_Extrait à lire_
______
Gaudium et Spes, 1965, n°60.
« Dans la mesure où l’école communique un savoir, un ensemble de connaissances ordonnées à l’activité extérieure des individus et surtout à l’exercice de leur profession, elle dépend aussi de la communauté, de ses traditions, de ses besoins, de son niveau de culture, de l’orientation de ses tendances. Les exigences de la communauté seront interprétées, au niveau de l’école, par des individus, des groupes organisés, des institutions culturelles ou religieuses, qui se proposent précisément comme fin propre, la formation des jeunes gens à leurs tâches futures ».
Divini Illius Magistri, rappelé par Pie XII aux Semaines Sociales de France, 28 juin 1958.
______
_Données sources_
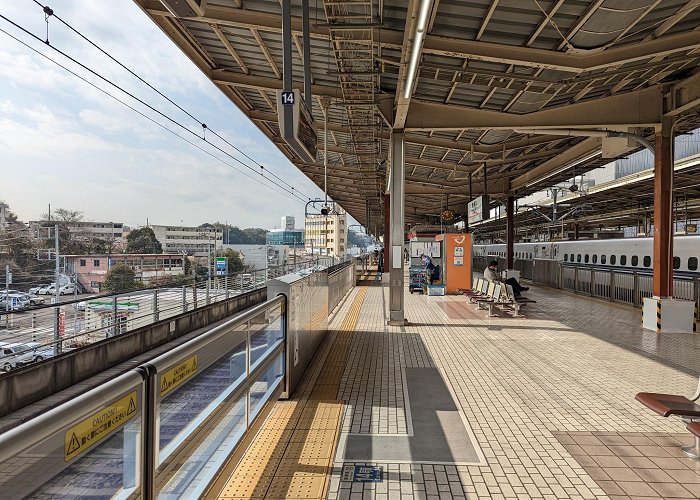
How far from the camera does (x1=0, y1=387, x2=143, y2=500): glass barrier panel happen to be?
1.28 m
______
_Consigne_
Extrais sans rien changer le passage du texte sur l'école qui va de « Gaudium et Spes, 1965, n°60. » à « 28 juin 1958. ».

_Réponse complète_
Gaudium et Spes, 1965, n°60.
« Dans la mesure où l’école communique un savoir, un ensemble de connaissances ordonnées à l’activité extérieure des individus et surtout à l’exercice de leur profession, elle dépend aussi de la communauté, de ses traditions, de ses besoins, de son niveau de culture, de l’orientation de ses tendances. Les exigences de la communauté seront interprétées, au niveau de l’école, par des individus, des groupes organisés, des institutions culturelles ou religieuses, qui se proposent précisément comme fin propre, la formation des jeunes gens à leurs tâches futures ».
Divini Illius Magistri, rappelé par Pie XII aux Semaines Sociales de France, 28 juin 1958.